The merger of a pair of black holes or neutron stars creates gravitational waves. Mergers that lead to explosions also emit light, which conveys information about the heavy elements that are created. Since 2015, astronomers have recorded the gravitational waves from fifty mergers. However, visible light from only a single merger has been clearly pinpointed. This project will develop telescopes in New Mexico and Greece that can image a large region of the sky within just two seconds of an alert. By searching more quickly than existing facilities can do, the telescopes will identify new, brightening sources on the sky and obtain early data. The project will also monitor nearby galaxies for very young supernovae. Undergraduates from Minnesota and New Mexico as well as citizen scientists will participate. The inclusion of underrepresented minorities, notably Native Americans and Hispanics, is planned in various aspects of the work that will provide broad training suitable for future academic or private industry careers.

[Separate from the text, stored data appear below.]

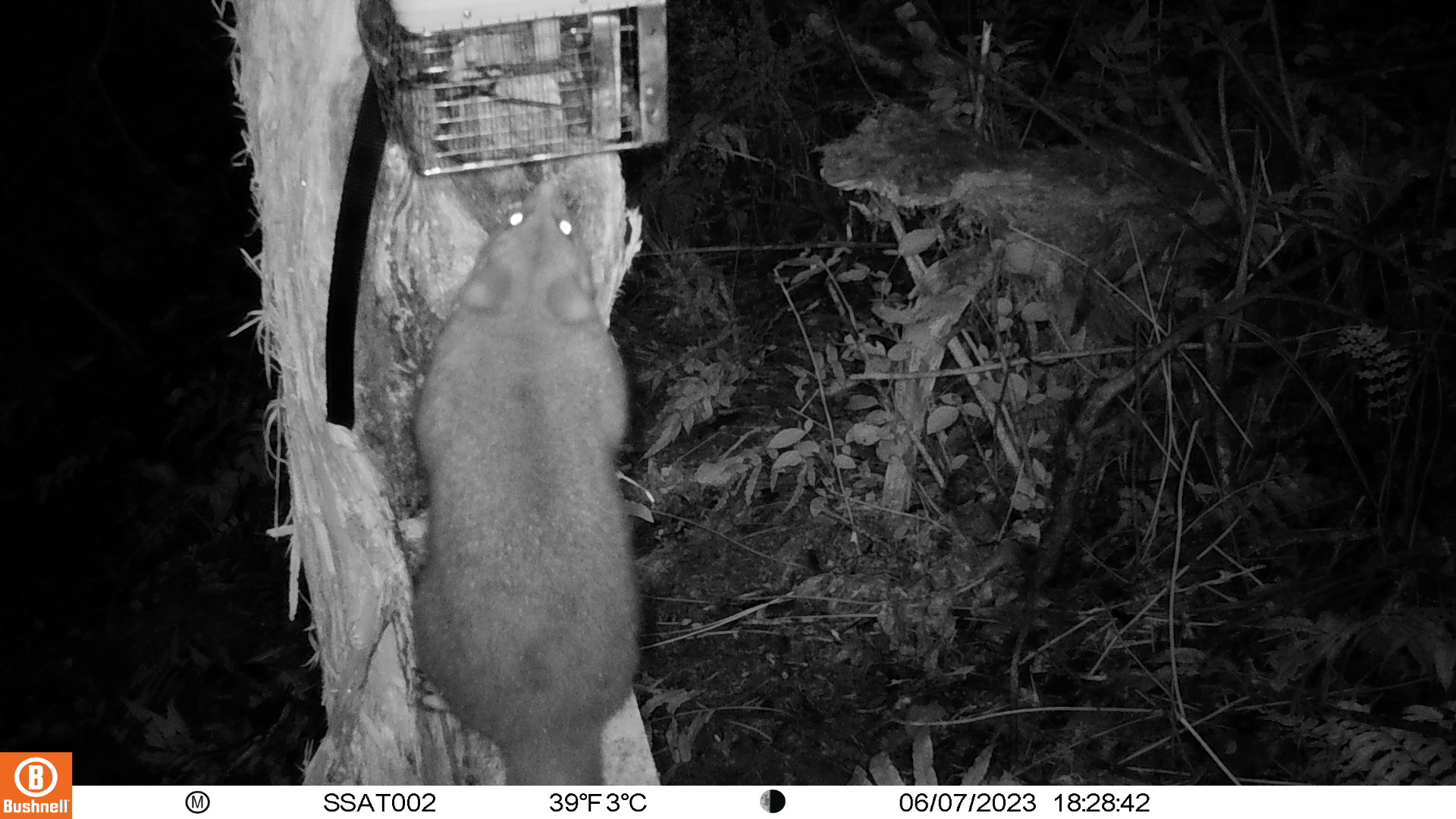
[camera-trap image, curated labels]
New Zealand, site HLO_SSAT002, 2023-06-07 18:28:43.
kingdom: Animalia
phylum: Chordata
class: Mammalia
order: Diprotodontia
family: Phalangeridae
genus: Trichosurus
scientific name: Trichosurus vulpecula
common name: common brushtail possum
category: possum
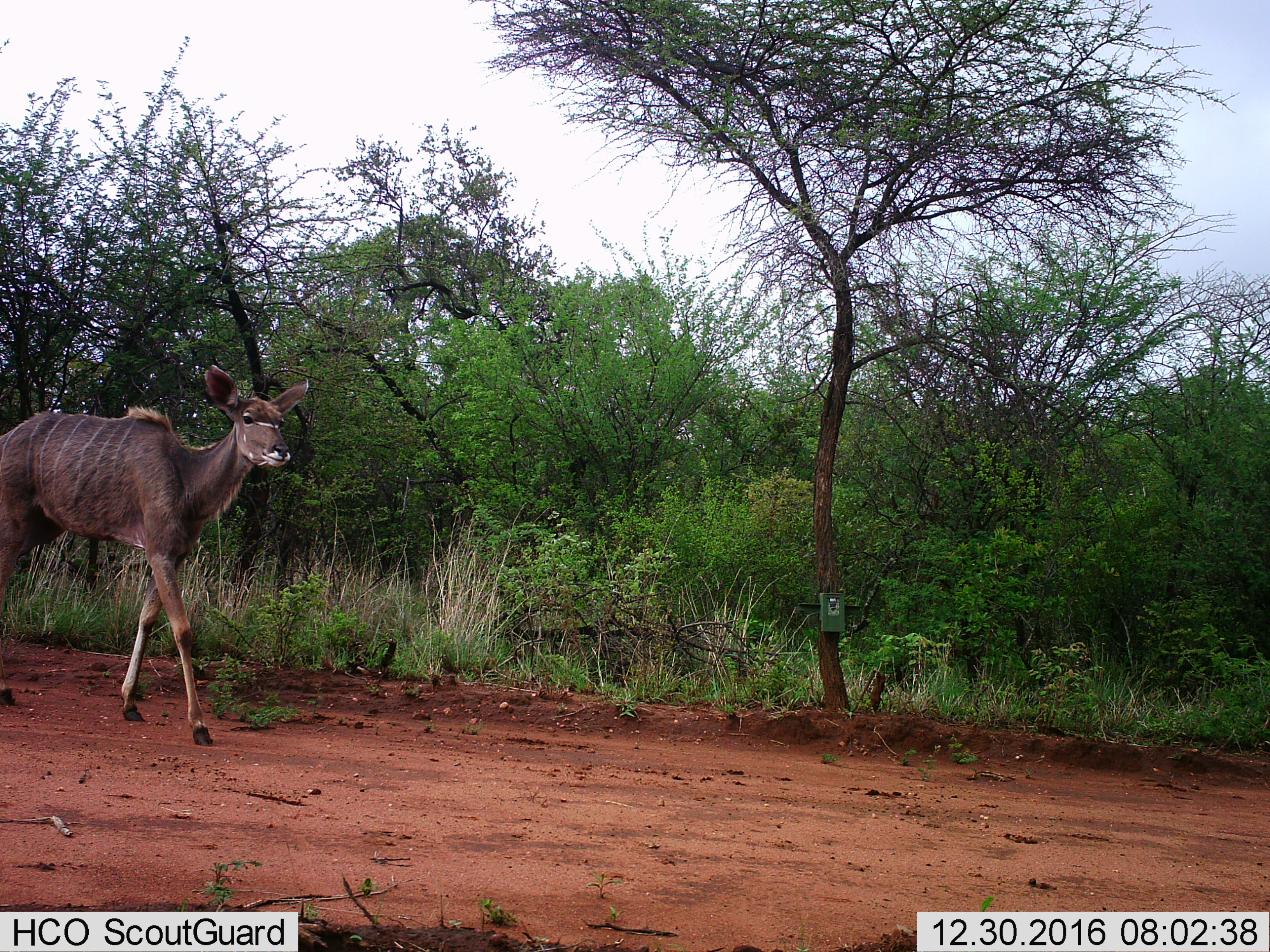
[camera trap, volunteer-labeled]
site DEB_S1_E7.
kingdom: Animalia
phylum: Chordata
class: Mammalia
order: Artiodactyla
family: Bovidae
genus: Tragelaphus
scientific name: Tragelaphus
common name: kudu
Kudu (Tragelaphus), count 1. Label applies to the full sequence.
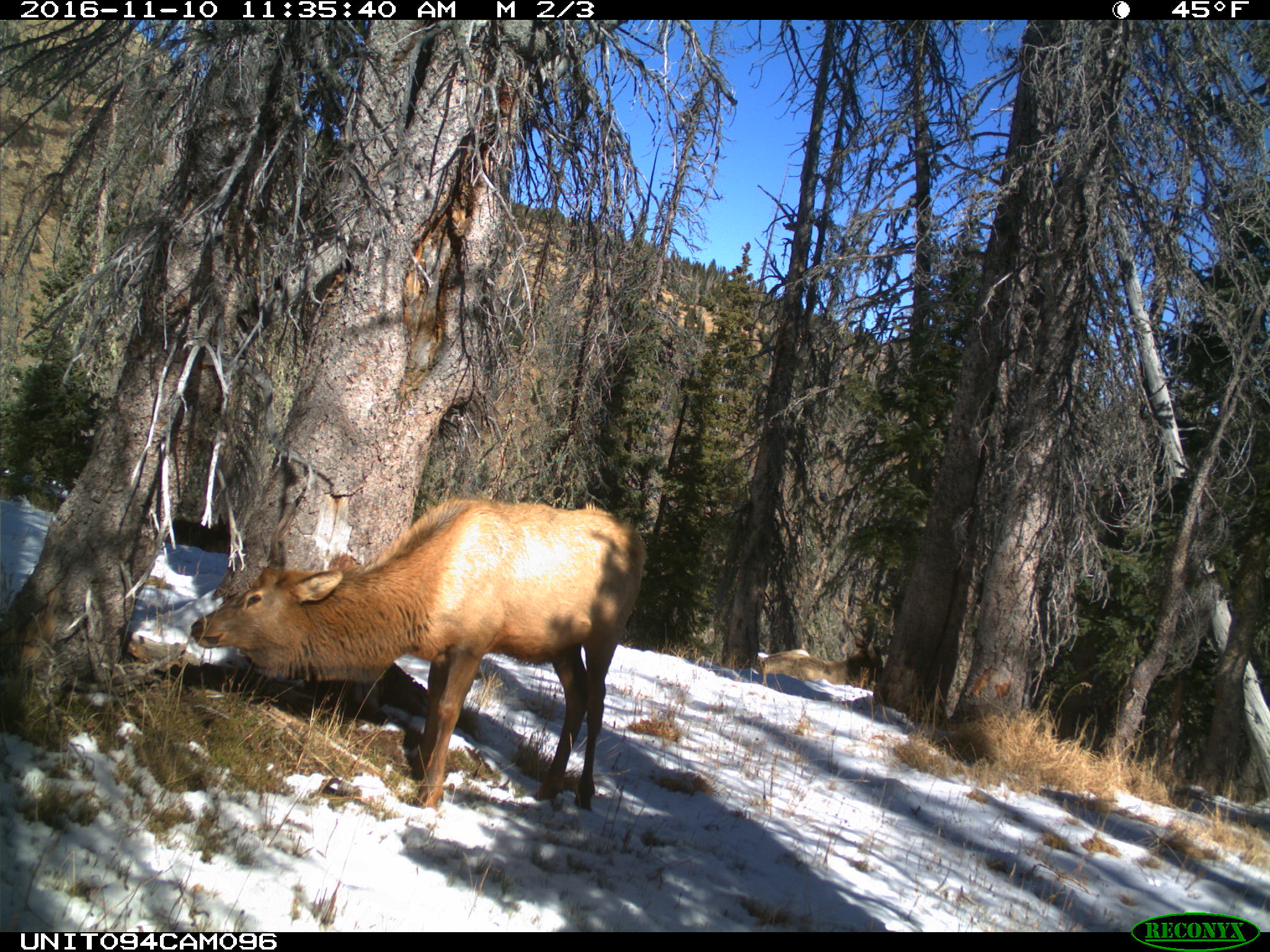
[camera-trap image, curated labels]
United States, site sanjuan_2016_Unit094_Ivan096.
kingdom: Animalia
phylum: Chordata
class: Mammalia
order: Artiodactyla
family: Cervidae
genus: Cervus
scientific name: Cervus elaphus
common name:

At each site, the Total-Coverage Ultra-Fast Response to Binary Mergers Observatory (TURBO) will consist of large-format CMOS detectors mounted on sixteen 0.20-meter diameter optical telescopes. Within two seconds of a trigger alert, TURBO will begin obtaining continuous, multi-band images of up to 240 square degrees. A prototype telescope in St. Paul, Minnesota has been implemented that can acquire images within two seconds of an alert. Counterparts to gravitational-wave detections of mergers will multiply the information available from just the gravitational waves alone by revealing the mergers’ distances, environments, and nucleosynthetic products. Given its unique sensitivity to prompt emission, TURBO may detect novel types of counterparts, yielding potential insights, for example, into the poorly understood observed population of binary black-hole mergers. Observations of supernovae in nearby galaxies at the time of explosion (4-6 events each year) can be expected to provide new understanding of their stellar progenitor populations and explosion mechanisms. The opportunity to included numerous undergraduate students in research projects and the use of Zooinverse in analysis of the data is planned.


This project advances the goals of the Windows on the Universe Big Idea.

This award reflects NSF's statutory mission and has been deemed worthy of support through evaluation using the Foundation's intellectual merit and broader impacts review criteria.